Ablation study results (EleQA).
Table 6.
Ablation study results (LongQA).
The ablation results highlight the contributions of each HiSem-RAG component across different datasets. All three core modules play significant roles in both tasks, but their impact and mechanisms vary.
The hierarchical index module is foundational for both datasets. On EleQA, removing it reduces overall accuracy by 6.61%; on LongQA, ROUGE-L drops by 23.4% and MRR@1 by 27.3%. This reflects the limitations of traditional fixed-window chunking, which easily disrupts semantic integrity. Hierarchical indexing preserves natural paragraph boundaries and semantic coherence, enabling the model to better grasp document logic. This is especially important for long documents, where multi-level semantic structure is common and maintaining integrity helps the retrieval system understand organization.
The semantic enhancement module has the most pronounced impact. Its removal causes a 6.92% drop in overall EleQA accuracy, a 42.2% decrease in ROUGE-L, and a 67.9% decrease in MRR@1 on LongQA. This indicates that semantic enhancement is crucial for connecting document fragments and supplementing context: title propagation restores lost semantic links during chunking, while knowledge extraction and summarization filter out irrelevant content.

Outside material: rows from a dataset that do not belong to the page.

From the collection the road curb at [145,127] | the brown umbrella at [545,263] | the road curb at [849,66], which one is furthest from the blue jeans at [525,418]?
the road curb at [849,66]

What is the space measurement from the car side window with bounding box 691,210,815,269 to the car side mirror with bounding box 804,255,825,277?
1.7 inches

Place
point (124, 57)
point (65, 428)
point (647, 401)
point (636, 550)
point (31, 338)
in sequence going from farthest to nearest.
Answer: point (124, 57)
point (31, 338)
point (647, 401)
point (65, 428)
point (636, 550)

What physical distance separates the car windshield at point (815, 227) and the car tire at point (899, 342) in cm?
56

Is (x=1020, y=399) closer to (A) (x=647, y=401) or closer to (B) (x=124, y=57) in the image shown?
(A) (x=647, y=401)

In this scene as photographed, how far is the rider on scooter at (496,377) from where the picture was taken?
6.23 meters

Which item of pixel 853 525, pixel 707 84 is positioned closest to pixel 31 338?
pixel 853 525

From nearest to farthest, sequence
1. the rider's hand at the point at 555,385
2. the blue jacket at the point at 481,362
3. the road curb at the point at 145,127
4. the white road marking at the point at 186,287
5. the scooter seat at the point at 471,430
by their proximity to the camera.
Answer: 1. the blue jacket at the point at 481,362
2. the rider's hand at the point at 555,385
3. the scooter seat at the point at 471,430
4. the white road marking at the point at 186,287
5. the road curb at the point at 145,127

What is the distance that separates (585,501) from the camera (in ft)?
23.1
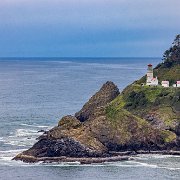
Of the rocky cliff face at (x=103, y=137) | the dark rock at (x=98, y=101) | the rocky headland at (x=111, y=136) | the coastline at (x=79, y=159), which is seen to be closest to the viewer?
the coastline at (x=79, y=159)

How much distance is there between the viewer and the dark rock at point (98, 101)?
146000 mm

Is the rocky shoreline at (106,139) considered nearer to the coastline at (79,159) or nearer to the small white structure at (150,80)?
the coastline at (79,159)

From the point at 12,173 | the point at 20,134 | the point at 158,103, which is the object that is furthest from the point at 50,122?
the point at 12,173

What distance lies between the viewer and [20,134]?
448 ft

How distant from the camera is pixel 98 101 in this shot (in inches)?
5910

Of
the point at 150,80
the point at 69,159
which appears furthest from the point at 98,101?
the point at 69,159

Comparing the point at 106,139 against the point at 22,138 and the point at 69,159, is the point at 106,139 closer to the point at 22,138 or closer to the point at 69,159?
the point at 69,159

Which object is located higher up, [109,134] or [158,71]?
[158,71]

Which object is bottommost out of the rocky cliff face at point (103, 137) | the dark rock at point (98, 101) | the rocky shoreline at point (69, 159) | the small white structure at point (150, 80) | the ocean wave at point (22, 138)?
the rocky shoreline at point (69, 159)

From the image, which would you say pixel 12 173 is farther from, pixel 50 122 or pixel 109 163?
pixel 50 122

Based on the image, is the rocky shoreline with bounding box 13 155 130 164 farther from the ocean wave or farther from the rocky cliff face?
the ocean wave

Lack of semantic ties severely impacts retrieval quality, especially in long documents where fragments often need more context for accurate understanding.
The adaptive threshold module shows differentiated effects across task types. On EleQA, its effect is most marked on fill-in-the-blank questions: removing it drops accuracy from 74.13% to 62.90%. On LongQA, MRR@1 drops from 0.458 to 0.383. This validates the limitations of fixed-retrieval-number strategies, while adaptive thresholding can dynamically widen or narrow the retrieval scope within hierarchical structures according to query characteristics. This flexibility is especially important for fill-in-the-blank tasks needing precise information localization, as key information may be in non-topmost but relevant areas. For long documents, the mechanism balances retrieval breadth and depth, improving quality while reducing redundancy.

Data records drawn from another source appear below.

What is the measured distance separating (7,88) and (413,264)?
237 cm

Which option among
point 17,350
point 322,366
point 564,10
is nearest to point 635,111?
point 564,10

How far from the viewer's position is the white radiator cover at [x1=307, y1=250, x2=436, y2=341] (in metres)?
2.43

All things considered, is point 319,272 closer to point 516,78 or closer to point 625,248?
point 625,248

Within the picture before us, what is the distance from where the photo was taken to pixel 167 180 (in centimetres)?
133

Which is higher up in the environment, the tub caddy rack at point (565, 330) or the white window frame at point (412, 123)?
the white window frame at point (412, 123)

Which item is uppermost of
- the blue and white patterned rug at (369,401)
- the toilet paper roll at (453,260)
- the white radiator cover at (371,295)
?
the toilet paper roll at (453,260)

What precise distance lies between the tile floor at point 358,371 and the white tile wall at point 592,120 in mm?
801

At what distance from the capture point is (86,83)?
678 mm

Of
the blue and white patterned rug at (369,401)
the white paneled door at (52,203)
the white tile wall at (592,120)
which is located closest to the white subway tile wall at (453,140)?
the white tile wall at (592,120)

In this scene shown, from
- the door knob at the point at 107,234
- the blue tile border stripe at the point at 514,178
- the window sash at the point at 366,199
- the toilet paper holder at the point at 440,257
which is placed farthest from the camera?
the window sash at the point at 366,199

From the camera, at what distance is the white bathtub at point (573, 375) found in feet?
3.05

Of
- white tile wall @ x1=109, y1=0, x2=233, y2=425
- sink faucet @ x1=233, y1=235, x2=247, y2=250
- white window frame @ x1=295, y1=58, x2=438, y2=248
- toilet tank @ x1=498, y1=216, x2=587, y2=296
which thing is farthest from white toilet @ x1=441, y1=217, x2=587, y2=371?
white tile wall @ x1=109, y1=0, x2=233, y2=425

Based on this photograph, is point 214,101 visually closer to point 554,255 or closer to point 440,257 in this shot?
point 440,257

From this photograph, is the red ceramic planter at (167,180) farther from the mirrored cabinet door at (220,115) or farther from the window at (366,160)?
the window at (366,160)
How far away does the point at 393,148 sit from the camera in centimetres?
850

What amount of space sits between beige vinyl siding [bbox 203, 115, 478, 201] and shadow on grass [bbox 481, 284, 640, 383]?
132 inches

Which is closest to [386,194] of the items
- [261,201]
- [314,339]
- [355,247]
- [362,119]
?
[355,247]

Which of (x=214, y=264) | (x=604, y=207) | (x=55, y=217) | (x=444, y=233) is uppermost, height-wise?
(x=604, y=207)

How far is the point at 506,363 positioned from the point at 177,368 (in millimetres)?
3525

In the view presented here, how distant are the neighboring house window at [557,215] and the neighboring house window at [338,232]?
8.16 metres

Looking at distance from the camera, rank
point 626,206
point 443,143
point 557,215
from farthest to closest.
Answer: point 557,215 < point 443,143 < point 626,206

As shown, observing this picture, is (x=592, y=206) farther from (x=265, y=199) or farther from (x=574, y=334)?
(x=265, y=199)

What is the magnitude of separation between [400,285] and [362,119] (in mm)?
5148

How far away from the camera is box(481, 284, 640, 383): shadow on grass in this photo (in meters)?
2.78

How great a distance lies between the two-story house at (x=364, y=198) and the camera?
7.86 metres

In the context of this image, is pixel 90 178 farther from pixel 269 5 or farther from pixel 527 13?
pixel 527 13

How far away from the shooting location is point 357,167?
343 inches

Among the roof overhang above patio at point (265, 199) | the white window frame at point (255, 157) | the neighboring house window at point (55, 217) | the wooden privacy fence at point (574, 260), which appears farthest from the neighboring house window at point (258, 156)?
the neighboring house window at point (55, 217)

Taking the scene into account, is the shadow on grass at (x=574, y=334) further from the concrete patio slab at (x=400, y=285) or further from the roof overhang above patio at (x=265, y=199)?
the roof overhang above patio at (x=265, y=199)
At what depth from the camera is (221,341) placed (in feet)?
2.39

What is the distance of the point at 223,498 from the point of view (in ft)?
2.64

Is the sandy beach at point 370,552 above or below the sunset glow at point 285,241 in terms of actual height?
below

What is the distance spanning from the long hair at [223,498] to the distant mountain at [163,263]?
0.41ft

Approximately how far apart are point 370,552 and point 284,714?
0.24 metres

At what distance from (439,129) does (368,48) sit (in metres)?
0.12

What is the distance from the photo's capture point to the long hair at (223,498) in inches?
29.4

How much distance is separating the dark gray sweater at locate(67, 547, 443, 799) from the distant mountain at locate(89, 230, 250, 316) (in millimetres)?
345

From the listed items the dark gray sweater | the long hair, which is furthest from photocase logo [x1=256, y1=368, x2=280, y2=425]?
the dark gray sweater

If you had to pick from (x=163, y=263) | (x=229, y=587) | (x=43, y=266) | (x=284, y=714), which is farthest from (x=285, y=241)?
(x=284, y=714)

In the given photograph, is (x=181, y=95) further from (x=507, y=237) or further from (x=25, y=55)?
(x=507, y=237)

In summary, the ablation study demonstrates the complementary roles of the three core modules. The hierarchical index provides semantically complete base units, semantic enhancement supplements context and deepens understanding, and adaptive thresholding optimizes retrieval strategy to expand relevant coverage. This combination enables HiSem-RAG to adapt to various QA tasks, delivering high performance with reduced computational cost.
6.3. Qualitative Case Study: Retrieval Completeness Analysis
To intuitively demonstrate how HiSem-RAG improves contextual completeness compared to traditional methods, we present a detailed step-by-step analysis of a real-world query from the LongQA dataset: “What are the process standards for main transformer installation? ” (Refer to the visualized comparison in Figure 1).
Scenario Setup: The source document contains structural ambiguity, where the subsection “2. Process Standards” recurs across **multiple chapters** (including Main Transformer System, Neutral Point System, etc.) with identical naming but distinct contexts. The user’s intent specifically targets the standards within the “Main Transformer” chapter.
Step 1: Baseline Retrieval (Traditional RAG) As shown in Figure 1B, traditional flat retrieval relies heavily on keyword matching and fixed truncation strategies.
- False Positive: The chunk from the Neutral Point System (Chunk 7) achieves the highest similarity score (0.83) because its content heavily overlaps with the query terms, despite being semantically irrelevant to the requested equipment.
- Context Fragmentation: The subsequent relevant chunk (Chunk 4), which contains critical installation details like “relay protection,” yields a significantly lower similarity score (0.62) because it lacks direct keyword overlap with the query. Consequently, it is excluded by standard top-k or threshold filtering. Furthermore, even if Chunk 4 were retrieved, it would lack the necessary hierarchical context (i.e., belonging to “Main Transformer”), making it difficult for the LLM to interpret correctly.
- Outcome: The generated answer would likely hallucinate by mixing specifications from the wrong system or provide an incomplete response due to missing details.
Step 2: HiSem-RAG Retrieval (Ours) As shown in Figure 1C, our method employs structural encoding and adaptive thresholding.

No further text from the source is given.